Para pihak yang tidak puas itu, menurutnya, mesti menghormati mekanisme peraturan yang ada di desa adat. Dengan melangkahi semua prajuru adat termasuk di dalamnya Kertha Desa, Supardi menyebut, kelompok Made Ngurah Artana merupakan kelompok pembangkang di Desa Adat Tista, Buktinya, kalau diundang dalam pertemuan mereka tidak pernah datang. bicara diluar, cenderung memprovokasi bahkan mereka menolak mematuhi pararem (aturan) yang dibuat.
“Dalam konteks ini, termasuk didalamnya soal pembuatan sertifikat melalui prona, seharusnya ada kontribusi untuk desa adat namun dia menolak. padahal, lahan yang digunakan untuk usaha itu lahan milik desa adat. Diajak berkontribusi untuk desa, mereka tidak mau,” Ujar Pensiunan Polisi itu.
Menurut Supardi, upaya provokasi yang dilakukan kelompok Ngurah Artana, dengan menghembuskan isu-isu negatif yang berujung terganggunya harmonisasi di desa sebetulnya bermuara pada, upaya pendongkelan dirinya sebagai Bendesa Desa Adat Tista.
Terlebih, salah satu pelapor I Putu Suarsana, tidak aktif dan berdomisili di luar Desa Adat Tista.
“Informasi yang saya tangkap, yang penting perangkat desa adat diganti, aman sudah. Itu apa maksudnya. Intinya mereka ingin mengganti saya sebagai bendesa, padahal jika pertanggungjawaban keuangan, yang menjadi soal sudah diterima (pertanggungjawabannya). Kalau saja pelapor memiliki track record yang baik di desa mungkin saya akan menerima. Namun selalu buat masalah dan tidak pernah membayar turunan (iuran),” Sambungnya.
Sementara soal tempat kremasi yang juga dipersoalkan, Supardi mengatakan, hal itu sudah melalui proses paruman, dan itu menjadi prasyarat pihak ketiga, yang diajak bekerjasama dalam membangun krematorium tersebut. Supardi juga mengaku berusaha bijaksana menyikapi kasus ini, untuk menghindari kemungkinan terjadinya bentrok fisik di desanya.
”Kelompok itu juga setuju, kenapa sekarang kok mengkhianati. Makanya saya bingung dengan ulah mereka. Intinya saya tidak ingin desa ini hancur, dan terpecah karena ulah segelintir orang tak bertanggungjawab,” Lanjutnya.

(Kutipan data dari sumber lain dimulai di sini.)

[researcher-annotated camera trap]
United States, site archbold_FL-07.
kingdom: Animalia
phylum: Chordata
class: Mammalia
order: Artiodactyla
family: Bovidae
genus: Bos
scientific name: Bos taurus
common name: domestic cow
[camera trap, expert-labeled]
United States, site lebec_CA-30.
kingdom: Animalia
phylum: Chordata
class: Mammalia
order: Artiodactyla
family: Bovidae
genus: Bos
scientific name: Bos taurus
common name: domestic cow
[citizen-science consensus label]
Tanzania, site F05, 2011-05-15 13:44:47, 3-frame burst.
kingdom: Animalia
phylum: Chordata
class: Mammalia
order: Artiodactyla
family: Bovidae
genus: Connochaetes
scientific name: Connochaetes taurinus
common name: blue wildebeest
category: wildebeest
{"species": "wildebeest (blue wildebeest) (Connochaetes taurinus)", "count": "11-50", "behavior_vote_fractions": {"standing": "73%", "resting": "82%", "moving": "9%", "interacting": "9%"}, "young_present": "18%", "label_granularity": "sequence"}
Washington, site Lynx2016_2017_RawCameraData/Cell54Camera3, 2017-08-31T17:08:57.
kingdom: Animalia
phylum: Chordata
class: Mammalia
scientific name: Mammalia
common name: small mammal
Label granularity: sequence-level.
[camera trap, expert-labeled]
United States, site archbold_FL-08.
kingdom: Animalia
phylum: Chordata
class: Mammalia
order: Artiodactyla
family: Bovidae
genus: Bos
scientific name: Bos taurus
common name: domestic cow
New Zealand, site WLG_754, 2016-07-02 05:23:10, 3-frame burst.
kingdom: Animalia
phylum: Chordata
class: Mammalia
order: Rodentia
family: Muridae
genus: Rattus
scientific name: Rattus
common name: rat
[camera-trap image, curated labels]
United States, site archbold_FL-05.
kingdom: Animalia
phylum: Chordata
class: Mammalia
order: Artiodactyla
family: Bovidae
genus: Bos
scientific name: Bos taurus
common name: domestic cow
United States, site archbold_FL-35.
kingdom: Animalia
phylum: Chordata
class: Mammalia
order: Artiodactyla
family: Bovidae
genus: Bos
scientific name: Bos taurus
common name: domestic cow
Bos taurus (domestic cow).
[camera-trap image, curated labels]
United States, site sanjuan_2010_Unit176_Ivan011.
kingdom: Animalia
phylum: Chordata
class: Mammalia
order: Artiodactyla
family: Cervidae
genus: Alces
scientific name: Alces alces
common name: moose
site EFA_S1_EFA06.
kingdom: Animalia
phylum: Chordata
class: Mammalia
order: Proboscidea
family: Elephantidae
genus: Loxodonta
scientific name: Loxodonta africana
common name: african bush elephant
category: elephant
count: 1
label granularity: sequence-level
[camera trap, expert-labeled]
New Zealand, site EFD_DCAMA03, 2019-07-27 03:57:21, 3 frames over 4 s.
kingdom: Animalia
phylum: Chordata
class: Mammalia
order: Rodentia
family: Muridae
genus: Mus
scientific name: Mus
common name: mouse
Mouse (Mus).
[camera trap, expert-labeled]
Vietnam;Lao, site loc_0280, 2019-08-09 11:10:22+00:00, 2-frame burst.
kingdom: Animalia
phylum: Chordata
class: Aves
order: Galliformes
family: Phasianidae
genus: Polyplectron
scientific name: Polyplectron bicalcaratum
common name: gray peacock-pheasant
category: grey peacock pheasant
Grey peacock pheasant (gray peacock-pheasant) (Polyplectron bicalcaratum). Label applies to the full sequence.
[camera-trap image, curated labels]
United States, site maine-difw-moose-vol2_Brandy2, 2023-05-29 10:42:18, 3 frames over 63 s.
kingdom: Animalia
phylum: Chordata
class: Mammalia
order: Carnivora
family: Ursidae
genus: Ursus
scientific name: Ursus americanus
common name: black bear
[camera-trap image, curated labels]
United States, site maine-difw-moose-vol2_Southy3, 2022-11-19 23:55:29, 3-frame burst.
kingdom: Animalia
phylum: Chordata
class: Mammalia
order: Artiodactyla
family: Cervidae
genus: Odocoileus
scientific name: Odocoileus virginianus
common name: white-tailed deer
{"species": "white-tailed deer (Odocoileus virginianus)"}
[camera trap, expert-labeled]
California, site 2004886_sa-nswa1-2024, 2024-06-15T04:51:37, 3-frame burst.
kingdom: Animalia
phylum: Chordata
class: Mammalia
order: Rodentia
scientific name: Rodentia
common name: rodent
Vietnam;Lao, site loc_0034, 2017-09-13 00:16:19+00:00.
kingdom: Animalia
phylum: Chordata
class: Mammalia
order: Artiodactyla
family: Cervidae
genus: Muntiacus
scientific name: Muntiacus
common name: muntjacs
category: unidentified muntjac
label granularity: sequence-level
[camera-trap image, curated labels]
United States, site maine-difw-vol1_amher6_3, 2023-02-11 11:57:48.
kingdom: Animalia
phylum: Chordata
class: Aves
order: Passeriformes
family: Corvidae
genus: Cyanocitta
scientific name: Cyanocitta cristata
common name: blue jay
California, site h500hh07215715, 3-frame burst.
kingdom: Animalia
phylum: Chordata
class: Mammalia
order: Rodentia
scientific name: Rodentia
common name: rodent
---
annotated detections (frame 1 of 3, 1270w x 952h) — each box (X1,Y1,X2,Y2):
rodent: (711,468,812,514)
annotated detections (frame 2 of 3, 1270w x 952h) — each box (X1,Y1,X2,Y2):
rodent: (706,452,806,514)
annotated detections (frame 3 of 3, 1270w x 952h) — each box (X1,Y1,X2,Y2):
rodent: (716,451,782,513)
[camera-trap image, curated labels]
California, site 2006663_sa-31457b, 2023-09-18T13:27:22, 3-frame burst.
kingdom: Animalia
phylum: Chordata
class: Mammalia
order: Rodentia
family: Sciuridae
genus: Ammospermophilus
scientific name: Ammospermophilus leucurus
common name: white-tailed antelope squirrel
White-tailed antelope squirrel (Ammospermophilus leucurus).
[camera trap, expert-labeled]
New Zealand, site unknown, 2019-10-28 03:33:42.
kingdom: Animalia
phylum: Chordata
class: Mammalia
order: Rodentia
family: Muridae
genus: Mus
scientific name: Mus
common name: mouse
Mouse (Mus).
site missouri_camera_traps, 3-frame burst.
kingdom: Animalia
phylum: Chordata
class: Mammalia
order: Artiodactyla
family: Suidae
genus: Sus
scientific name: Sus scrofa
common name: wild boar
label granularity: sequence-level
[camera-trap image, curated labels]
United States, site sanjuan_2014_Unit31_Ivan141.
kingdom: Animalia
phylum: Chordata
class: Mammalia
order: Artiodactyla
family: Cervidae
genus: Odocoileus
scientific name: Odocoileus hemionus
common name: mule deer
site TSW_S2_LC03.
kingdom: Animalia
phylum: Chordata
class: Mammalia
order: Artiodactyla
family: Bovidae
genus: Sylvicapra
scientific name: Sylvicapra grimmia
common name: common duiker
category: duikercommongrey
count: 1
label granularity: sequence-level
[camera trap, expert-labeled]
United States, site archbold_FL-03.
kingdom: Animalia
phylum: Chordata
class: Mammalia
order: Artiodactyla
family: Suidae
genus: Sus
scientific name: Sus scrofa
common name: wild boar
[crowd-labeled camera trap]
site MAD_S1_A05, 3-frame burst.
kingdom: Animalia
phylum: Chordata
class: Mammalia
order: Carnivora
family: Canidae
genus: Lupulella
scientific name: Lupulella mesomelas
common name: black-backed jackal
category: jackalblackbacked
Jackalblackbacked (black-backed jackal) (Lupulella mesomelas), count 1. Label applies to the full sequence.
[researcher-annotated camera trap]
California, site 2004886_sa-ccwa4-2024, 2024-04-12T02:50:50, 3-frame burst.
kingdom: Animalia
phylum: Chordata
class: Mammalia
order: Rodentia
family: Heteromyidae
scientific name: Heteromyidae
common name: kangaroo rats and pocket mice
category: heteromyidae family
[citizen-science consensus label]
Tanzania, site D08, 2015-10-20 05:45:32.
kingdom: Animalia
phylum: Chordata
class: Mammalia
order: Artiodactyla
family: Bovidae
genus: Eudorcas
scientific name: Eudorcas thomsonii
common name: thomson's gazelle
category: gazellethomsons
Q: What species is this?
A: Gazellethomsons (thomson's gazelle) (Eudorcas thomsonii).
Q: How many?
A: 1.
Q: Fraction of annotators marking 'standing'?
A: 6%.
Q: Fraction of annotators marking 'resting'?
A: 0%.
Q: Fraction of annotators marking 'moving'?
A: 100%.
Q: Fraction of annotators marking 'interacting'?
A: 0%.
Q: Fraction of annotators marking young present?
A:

Lebih jauh, soal kasus yang sudah menjadi ranah hukum, Supardi mengaku menghormati dan mempersilahkan untuk memprosesnya. Namun demikian, ia menyebut dalam laporan itu ada resiko yang diikuti sebagai konsekuensi.
”Jika saya dinyatakan bersalah dianggap menilep, tidak masalah. Toh dalam laporan pertanggungjawaban yang disampaikan bendahara di paruman sudah diterima krama,” tandasnya.
Sebelumnya, dengan mengenakan pakaian adat madya, puluhan warga Desa Adat Tista, Desa Baktiseraga, mengadukan Bendesa Desa Adat Tista Jro. Nyoman Supardi, melalui surat terbuka yang ditujukan Kepala Kejaksaan Negeri Buleleng.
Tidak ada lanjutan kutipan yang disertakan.